2. Make Decisions From Your Core Values

Do you fundamentally disagree with your date’s outlook on social issues? Are you opposed to kissing on the first date? These sorts of questions and the way you answer them hint at your core values. By making decisions based off of your core values, you attract someone with similar viewpoints, and uphold your standards. Compromising yourself to attract someone or keep them interested serves neither party. Trust that your values serve a purpose and have helped you navigate a myriad of situations to get you to where you are today – living a life you’re proud of. Stay close to your values, and they will steer you in the right direction!

3. Wait to Jump Into Bed

There will undeniably be pressure (both from your date and society) to move quicker in the bedroom than you probably should. For example, I recently read that many men expect intimacy by the third date.
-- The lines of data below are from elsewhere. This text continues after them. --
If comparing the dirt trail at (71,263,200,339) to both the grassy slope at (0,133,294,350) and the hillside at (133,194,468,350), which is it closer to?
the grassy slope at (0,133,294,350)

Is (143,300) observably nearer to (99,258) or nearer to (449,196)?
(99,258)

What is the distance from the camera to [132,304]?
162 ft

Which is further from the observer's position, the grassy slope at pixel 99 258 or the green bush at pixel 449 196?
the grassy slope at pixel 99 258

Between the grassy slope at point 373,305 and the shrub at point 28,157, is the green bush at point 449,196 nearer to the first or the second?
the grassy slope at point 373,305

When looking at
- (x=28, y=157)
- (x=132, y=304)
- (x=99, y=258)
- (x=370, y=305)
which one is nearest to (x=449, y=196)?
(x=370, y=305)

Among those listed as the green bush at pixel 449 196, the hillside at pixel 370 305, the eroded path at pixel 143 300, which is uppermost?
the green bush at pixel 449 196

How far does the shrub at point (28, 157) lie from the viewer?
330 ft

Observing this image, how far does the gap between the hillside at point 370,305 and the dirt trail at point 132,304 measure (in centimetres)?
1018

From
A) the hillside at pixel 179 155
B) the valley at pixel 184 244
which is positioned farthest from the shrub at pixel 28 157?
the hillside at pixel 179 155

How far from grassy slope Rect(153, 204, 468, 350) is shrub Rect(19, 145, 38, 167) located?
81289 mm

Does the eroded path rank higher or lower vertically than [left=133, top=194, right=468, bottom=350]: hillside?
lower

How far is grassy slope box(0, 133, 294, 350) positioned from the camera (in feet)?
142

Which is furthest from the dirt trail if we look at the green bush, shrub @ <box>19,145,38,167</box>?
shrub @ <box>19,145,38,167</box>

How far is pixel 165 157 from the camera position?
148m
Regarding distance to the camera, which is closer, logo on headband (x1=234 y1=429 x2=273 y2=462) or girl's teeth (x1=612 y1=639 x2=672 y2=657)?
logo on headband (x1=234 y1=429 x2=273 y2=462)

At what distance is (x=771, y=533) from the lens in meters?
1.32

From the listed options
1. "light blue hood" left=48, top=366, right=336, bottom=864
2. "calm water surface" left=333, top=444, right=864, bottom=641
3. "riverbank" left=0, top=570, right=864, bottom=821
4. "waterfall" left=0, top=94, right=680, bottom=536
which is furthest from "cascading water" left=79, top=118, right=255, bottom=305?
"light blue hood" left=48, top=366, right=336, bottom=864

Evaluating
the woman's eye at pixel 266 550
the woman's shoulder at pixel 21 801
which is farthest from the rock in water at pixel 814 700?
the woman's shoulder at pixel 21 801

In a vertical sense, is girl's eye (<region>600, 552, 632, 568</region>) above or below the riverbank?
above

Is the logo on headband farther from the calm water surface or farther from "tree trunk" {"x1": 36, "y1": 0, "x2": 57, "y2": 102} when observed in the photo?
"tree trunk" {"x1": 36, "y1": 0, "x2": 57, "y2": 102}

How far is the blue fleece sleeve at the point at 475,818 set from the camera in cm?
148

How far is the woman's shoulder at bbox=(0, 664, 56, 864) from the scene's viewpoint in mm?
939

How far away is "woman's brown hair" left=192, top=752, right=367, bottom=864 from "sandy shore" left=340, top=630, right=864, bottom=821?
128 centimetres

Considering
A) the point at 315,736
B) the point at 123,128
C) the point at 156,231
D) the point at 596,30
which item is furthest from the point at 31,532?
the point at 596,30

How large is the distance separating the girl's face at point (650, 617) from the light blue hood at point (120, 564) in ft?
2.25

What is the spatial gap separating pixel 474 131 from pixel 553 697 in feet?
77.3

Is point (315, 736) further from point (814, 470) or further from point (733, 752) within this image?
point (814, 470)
However, in my experience, waiting to jump into bed is a really smart decision. It gives you and your date the opportunity to get to know each other and develop a mental/emotional attraction, rather than the focus being solely on the physical. It also helps you weed out the game players and trophy chasers from the true blue. If a man is truly interested in being in a relationship with you, he will be patient. Moving slowly also protects you from making decisions out of lust, and allows you to make a more grounded assessment of a person’s character before getting too invested or becoming vulnerable before you’re emotionally ready.

4. Respect Yourself First

This is an obvious one. If you don’t respect yourself, how can you expect someone else to? Respecting yourself means acting in alignment with your values, staying true to your standards, sticking up for yourself as needed, and knowing (and protecting) your self-worth.

5. Keep a Balance

By tending to all areas of your life and balancing where you place your energy, you stay centered. This is the best place from which to seek and start a relationship. You should never feel like you have to sacrifice your hobbies and friendships for a romantic connection.

6. Know Your Deal Breakers and Act Accordingly

Take the time to acknowledge what you cannot tolerate, and if those red flags show themselves in your date, either address the issue right away or determine that you won’t be seeing that person again.

7. Believe in Abundance

There are lots of people out there. When you have faith that love is in abundance, you are more likely to be honest with yourself about whether or not someone is worth seeing, and to uphold your standards.

8. Stop Over-thinking

We all do it from time to time. I am especially guilty of this! But try your hardest not to think too long or too hard about a new relationship. Give it time to blossom, and trust that your feelings will become clearer with more time and experiences with the other person. Thinking too much can breed worry and create mountains out of mole hills.

9. Follow Your Dreams

You must follow your dreams. Period. It doesn’t matter who you date, or who you don’t, you won’t be a whole and happy person if you aren’t pursuing your life passions, so keep at it! By following your dreams, your confidence and ambition will attract like-minded people. Plus, you’re a lot more interesting and attractive when you’re chasing your aspirations.

10. Communicate

Don’t hold your tongue if there’s something you need to communicate about. Talk it out. All of it. Whatever you need to say, say it! If your date can’t work through things with you, they aren’t the right fit for the long haul.

Last but not least, this quote speaks volumes:

“Don’t try to win over the haters; you are not a jackass whisperer.”
― Brené Brown

You have a precious allotment of energy. Share it only with those who reciprocate, and treasure you for the wonderful, imperfect and unique human you are. Kiss the game-players goodbye, and move onto greener pastures!